With the killing now 50 years ago, “[The book] was long overdue… It was something I had to get out. Not just for me, but my siblings. We’re struggling, we’re still struggling through that. People still mistreat us, even though we’re adults,” Burnett said.
“I wanted people to know what we been through. We’re survivors. You might not like me, but you got to respect me, you got to respect us, through that … People know we stick together, now they’ll know why,” she said.
Burnett said, “It wasn’t all folks, lots of people treated us good. But the family? It was family that acted like we had something to do with it.
“What we did was we pulled together. We took care of ourselves,” Burnett said. While the ties between siblings helped, all were left trying to cope the best way they could.
Her “turnaround” came about 20 years ago when she became a Christian, Burnett said. “I think if that had not have happened, I’d be dead by now.
“I got to thinking about my family and all, and I wanted them to know I loved them, and that’s what I did. I told them that. And I hugged them. And I made them hug me back,” she said.
Burnett’s story begins with a one-paragraph account of the shooting. She then turns to the events that led up to her mother’s death and then what followed.
There was no counseling, Burnett said. “No one would even talk about it. We just had to deal with it the best we could.”
“I never cried about it. I cried a few years after my husband killed himself. But it wasn’t over him. It was about what might have been. I cried over that,” Burnett said.
But no one would speak to them about their mother, or were very guarded about what they would say, what they still will say, Burnett said. “We ask about our mother, they just, ‘She liked to have fun.’ Or, we have to say what we’ve found out, and then they just say, ‘uh-huh.’ I don’t know why they are like that.”

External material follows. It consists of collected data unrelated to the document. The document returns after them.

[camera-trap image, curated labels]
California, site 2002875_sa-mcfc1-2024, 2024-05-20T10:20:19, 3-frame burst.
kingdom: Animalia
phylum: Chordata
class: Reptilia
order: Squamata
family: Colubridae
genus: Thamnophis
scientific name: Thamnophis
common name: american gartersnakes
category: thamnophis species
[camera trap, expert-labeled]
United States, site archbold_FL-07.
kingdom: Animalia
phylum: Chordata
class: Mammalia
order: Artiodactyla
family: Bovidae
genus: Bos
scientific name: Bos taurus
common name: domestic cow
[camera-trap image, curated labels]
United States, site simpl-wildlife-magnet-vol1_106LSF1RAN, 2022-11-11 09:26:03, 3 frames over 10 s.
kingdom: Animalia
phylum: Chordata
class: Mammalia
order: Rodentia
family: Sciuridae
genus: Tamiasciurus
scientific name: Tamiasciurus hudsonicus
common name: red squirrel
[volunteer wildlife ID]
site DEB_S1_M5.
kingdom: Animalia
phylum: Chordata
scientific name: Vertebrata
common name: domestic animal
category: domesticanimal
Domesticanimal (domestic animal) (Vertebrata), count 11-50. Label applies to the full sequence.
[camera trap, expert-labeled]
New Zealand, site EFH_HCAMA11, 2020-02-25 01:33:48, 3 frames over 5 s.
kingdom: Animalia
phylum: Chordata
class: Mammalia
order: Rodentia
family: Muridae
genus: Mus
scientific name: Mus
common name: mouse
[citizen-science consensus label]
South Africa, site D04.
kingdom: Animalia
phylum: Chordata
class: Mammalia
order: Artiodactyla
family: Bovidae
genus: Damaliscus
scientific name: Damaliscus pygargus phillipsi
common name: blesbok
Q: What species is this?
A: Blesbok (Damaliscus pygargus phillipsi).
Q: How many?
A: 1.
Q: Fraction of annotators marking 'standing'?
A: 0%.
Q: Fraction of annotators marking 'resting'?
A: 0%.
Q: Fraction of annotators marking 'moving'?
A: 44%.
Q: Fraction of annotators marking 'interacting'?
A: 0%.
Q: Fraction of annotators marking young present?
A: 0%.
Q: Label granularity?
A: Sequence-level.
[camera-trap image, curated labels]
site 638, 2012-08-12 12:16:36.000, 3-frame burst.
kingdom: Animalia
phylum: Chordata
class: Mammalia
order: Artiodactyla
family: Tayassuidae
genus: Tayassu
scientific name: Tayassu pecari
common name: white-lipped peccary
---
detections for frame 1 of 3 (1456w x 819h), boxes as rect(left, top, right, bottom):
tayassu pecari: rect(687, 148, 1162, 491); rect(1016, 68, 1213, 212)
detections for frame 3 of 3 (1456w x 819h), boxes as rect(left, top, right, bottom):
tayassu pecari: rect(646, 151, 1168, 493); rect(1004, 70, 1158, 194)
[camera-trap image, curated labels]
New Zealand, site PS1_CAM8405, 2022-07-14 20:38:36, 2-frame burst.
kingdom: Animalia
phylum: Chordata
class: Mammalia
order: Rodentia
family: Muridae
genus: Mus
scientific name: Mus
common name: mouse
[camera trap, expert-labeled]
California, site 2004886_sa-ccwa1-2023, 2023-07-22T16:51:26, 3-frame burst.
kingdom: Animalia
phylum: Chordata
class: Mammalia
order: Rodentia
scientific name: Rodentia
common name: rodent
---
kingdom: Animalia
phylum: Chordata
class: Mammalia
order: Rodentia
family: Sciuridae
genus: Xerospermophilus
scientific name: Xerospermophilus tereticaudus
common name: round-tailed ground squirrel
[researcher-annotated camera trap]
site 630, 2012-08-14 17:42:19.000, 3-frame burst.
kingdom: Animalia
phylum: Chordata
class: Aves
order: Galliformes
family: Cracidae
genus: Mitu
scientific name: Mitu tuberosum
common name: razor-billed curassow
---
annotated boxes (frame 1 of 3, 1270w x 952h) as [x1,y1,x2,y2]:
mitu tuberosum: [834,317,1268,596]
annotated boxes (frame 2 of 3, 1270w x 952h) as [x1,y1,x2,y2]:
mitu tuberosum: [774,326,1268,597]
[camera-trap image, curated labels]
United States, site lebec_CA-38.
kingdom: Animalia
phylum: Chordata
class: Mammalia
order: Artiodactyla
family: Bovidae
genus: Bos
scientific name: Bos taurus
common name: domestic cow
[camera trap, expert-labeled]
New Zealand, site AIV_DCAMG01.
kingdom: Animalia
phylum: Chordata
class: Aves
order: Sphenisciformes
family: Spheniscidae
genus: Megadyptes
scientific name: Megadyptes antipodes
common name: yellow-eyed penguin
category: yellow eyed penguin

Efrem Jones, a Lonoke City alderman, said the book cleared some issues up for him.
“There is a lot I understand about what went on with me now,” he said.
He said he was about 1 year old when his mother was killed. “She was holding me when she was shot,” Jones said.
He said he has no conscious memory of the shooting, though physically he has small scars on the back of his head where he was struck by some of the shot.
“But I have this dream. It started when I was about 5. I’m being held by someone and then there’s this loud boom, and I wake up scared. Now I understand a lot,” he said.
Burnett said another of her brothers, who watched it happen, says he does not remember anything. “I guess he’s blocking it out, because he was there. He saw it,” she said.
She said her brothers and sisters did not take it seriously when she began talking about publishing the book, “They just thought it was just me being me.”
Jones said the book is a “healing thing” for him. “It opened up my eyes, and makes me understand more.”
Burnett said not all her brothers and sisters have read the book yet. “Not all them have read it, but the ones who have read it, it was long overdue.”